Site-kit-wp: Caching plugins interfering with site verification process

Created on 11 Nov 2019  ·  15Comments  ·  Source: google/site-kit-wp

For users who are not yet verified site owners, Site Kit obtains and places a verification <meta> tag in the <head> of every frontend request. This is then checked by the Site Verification API to satisfy the requirement for site ownership.

Caching plugins interfere with this when they serve a stale version of the page when requested by the site verification API which does not yet contain the added meta tag which causes the verification step to fail.

Currently the only solution for this is for the site owner to manually clear their cache and try again.

Ideally, Site Kit should attempt to clear the cache (or otherwise signal plugins to do this) for the homepage when adding a new meta tag to be displayed so that all tags are properly rendered on the next request.


_Do not alter or remove anything below. The following sections will be managed by moderators only._

Acceptance criteria

  • Introduce file verification mechanism instead of the HTML Tag (which would be much cleaner too).
  • Keep HTML Tag verification as a fallback.

Implementation Brief

  • Add a new supports query parameter to the OAuth_Client::get_proxy_setup_url in all places where version is currently added

    • A comma-separated list of supported features, conditionally including file_verification



      • Support should be based on whether or not the home_url contains a path


      • Sub-directory installs or any other setup which uses a path in the home URL is not supported



  • Update handle_verification_token to handle different types of verification tokens based on a new googlesitekit_verification_token_type parameter which will support either META or FILE types.

    • META types will be handled by the current Verification_Meta class



      • Renamed from Verification_Tag



    • FILE types will be handled by a new Verification_File class

    • If not passed, it should default to META to preserve the current behavior

  • Rename from Verification_Tag and references to Verification_Meta
  • In handle_verification_token when redirecting back to the proxy with verify=true include an additional verification_method query parameter with the current verification type
  • Verification_File should expose the same public methods as Verification_Meta
  • Save the file verification in a new googlesitekit_site_verification_file user option
  • Move Authentication::handle_verification_token() and Authentication::print_site_verification_meta() to the Site_Verification module class
  • Add Verification_File::OPTION to Reset

Handling Verification File Requests

Changelog entry

  • Add support for site verification via file as primary method while keeping site verification via meta tag as fallback.
P0 Enhancement

All 15 comments

@aaemnnosttv A couple of notes that relate to the (upcoming) proxy implementation for this (consider this a more technical addition to the ACs):

  • The plugin should send a file_verification_support=true query parameter in all /site-management/setup/ requests (i.e. in the same place where we send the version parameter. (We've decided that sending more specific parameters for new features is more sustainable in the long run. Let's keep the version in place, but going forward a distinct parameter should be used to inform the proxy about compatibility with something.)
  • In the function where the plugin currently receives the googlesitekit_verification_token, we should also check for an additional parameter googlesitekit_verification_token_type, which can either be META or FILE. Based on that, we should store the received token in a different user option (for parity with the existing one, I suggest calling it googlesitekit_site_verification_file).
*-*-*
_Problem_
Could you print the part of the Site Kit verification issue that begins at the words "Caching plugins interfere" and stops after "and try again."? The rows that come next are drawn from a separate source.

_Excerpts from a spatial reasoning dataset_
*-*-*
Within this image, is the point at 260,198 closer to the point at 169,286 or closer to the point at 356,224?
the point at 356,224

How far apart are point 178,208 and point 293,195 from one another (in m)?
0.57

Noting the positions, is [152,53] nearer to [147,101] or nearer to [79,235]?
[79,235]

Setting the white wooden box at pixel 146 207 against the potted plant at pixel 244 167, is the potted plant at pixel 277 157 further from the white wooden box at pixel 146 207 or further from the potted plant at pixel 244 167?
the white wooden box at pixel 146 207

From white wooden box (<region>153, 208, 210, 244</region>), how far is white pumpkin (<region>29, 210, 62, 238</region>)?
*-*-*
_Answer to this task_
Caching plugins interfere with this when they serve a stale version of the page when requested by the site verification API which does not yet contain the added meta tag which causes the verification step to fail.

Currently the only solution for this is for the site owner to manually clear their cache and try again.